“Bazen şunu düşünürüm:
Öyle bir işte çalışıyorsun ki, ne haftasonun var ne yıllık iznin ne de rapor hakkın (ameliyat olursan 1 haftan olabiliyor tabii). Patronun (ister Tanrı de, ister vücudun kendisi de, ister gaipteki evren de hiç fark etmez) maaş vermiyor. Rahatın yok ama sadece yaptığın işten gelen biraz birikimin varsa var ki o da ne derecede var sayılır, o muamma yani. Bahşiş diyelim mesela, bu bahşiş sayesinde 2 lokma yemek yiyebiliyorsun, farz edelim ki. Greve gidemezsin, çünkü önünde seçenek yok. ‘Çıkarım giderim’ desen, kapıdan çıkmanla daha iyi yarınlar ihtimalin sıfır. Tek umudun var, patron günün birinde seni üst mertebeye alabilir diye, o zaman tüm sıkıntın bitecek (tabii insan sıkıntı bulur kendisine de, söz konusu tüm sıkıntıların bitecek) ama bu olacak mı olmayacak mı bilemiyorsun işte. Sadece bu işi bilenler hep ‘Mutlaka olur senin bu, belli yani’ demiş (doktor de buna) ama onların en uzun zaman vereni bile bu kadar zaman beklemiyordu ve gerçek de var ki hiçbiri kahin değil.”

Yapılacak iş: Maaşı ve izni olmayan bir işi anlatan yukarıdaki metni son cümlesinden sonra kaldığı yerden sürdür.

(Mekânsal bir veri kümesinden alıntılar)

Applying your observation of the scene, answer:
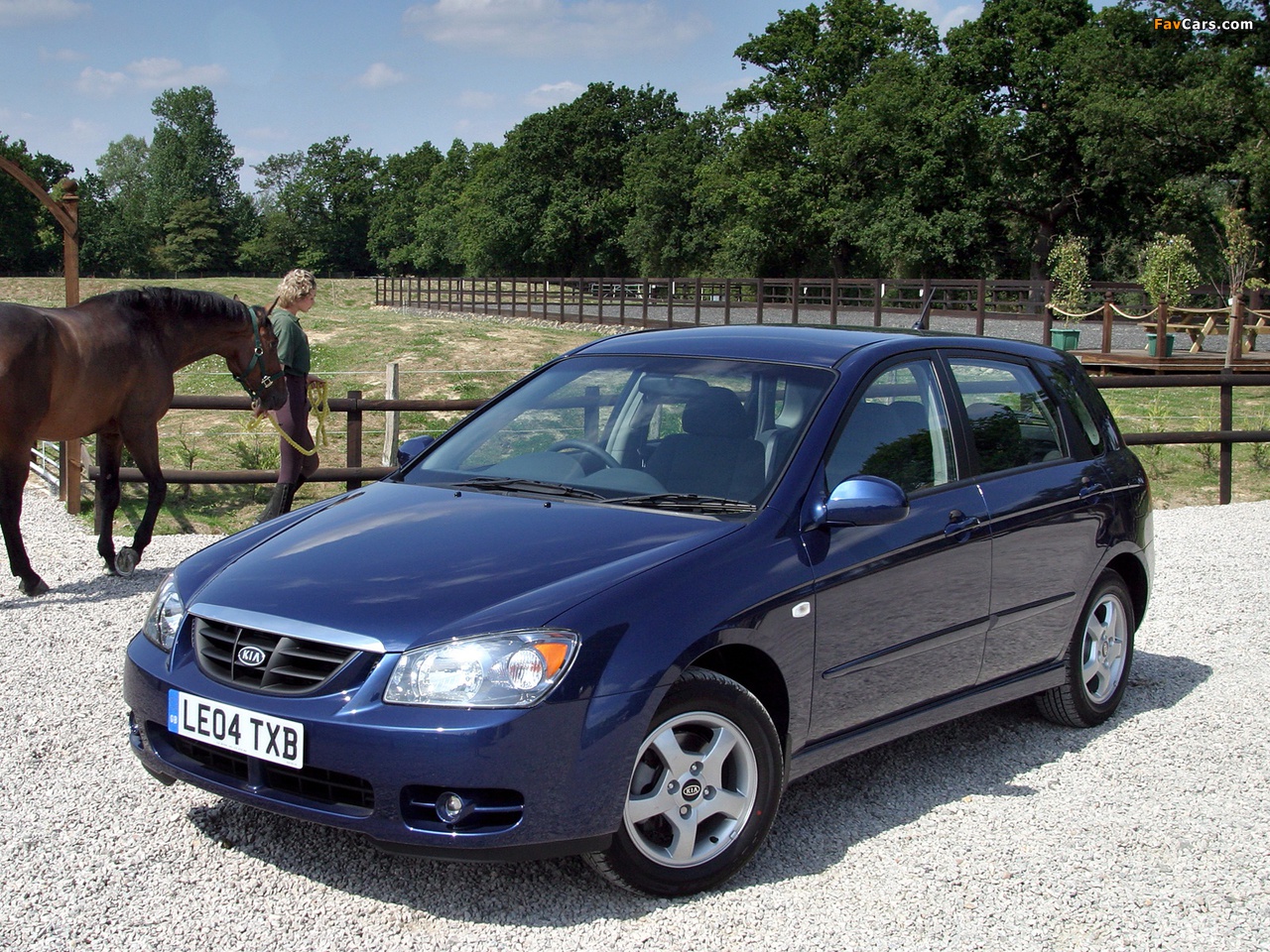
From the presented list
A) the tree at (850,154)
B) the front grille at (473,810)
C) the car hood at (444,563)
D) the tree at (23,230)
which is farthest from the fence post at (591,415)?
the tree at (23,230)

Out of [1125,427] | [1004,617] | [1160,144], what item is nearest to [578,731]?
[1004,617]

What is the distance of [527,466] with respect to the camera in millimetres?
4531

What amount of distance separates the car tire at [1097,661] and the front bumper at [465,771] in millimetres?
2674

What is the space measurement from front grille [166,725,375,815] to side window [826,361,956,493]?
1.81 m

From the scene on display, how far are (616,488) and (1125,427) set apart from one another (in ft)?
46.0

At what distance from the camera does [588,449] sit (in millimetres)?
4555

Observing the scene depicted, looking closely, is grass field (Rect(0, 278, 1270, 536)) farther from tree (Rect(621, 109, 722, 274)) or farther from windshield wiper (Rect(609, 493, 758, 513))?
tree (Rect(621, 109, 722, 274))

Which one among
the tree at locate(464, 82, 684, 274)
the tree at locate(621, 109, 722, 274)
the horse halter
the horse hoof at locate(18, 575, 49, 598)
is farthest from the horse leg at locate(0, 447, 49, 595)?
---
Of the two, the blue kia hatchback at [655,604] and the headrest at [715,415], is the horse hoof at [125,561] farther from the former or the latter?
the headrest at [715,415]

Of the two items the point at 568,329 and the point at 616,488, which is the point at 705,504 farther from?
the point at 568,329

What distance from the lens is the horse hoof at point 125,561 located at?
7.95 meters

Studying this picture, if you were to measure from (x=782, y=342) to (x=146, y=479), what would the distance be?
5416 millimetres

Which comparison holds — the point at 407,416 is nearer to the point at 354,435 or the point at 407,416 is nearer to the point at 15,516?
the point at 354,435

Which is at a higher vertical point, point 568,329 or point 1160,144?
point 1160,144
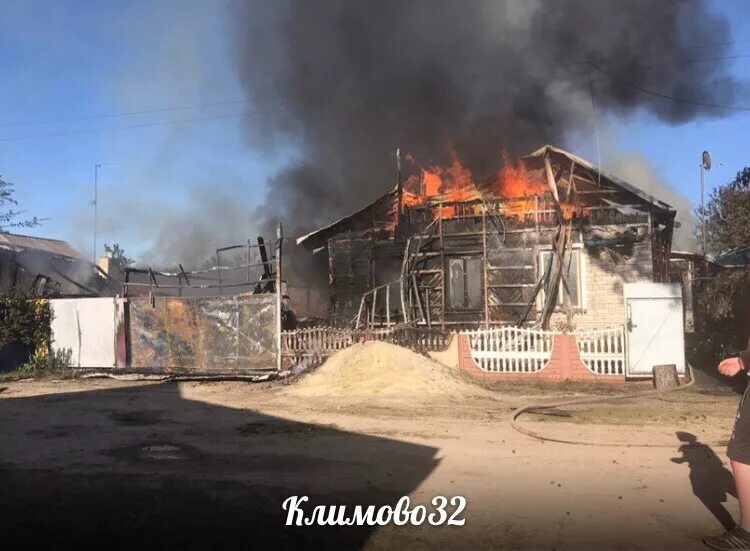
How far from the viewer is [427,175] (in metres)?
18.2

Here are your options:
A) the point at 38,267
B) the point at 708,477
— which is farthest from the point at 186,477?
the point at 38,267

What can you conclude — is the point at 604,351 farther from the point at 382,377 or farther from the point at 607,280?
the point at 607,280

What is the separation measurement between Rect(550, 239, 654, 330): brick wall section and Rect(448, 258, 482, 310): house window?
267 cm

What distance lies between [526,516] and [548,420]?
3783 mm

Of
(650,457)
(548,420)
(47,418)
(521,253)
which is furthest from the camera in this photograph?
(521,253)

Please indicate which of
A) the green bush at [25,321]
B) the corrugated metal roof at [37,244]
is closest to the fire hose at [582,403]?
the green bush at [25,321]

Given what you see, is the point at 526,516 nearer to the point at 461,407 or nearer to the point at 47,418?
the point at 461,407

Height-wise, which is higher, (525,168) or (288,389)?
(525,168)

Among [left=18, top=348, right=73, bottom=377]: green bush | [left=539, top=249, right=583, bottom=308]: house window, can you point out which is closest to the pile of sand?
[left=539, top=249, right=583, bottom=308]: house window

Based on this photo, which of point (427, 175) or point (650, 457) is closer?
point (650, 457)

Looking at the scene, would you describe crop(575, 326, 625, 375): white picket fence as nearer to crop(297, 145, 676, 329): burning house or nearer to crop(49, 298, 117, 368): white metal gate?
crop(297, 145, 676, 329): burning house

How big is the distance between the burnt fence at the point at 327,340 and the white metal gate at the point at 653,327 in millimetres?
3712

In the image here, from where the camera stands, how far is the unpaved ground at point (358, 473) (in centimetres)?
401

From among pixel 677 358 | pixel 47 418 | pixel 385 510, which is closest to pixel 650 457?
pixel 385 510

Aşağıdaki çıktı:
…
3 yıl önce yazmışım bunu, yine korktuğumdan daha az olmuş. Birisine anlatmışım belli ki, dökmüşüm de dökmüşüm nedense.
Neyse.
Yazmanın en güzell yönü de bu.Korkusuz yazmak!. Lakin benim yapmadığım eylem. 5 yılldır blog yazanları okuyunca gördüm önemini..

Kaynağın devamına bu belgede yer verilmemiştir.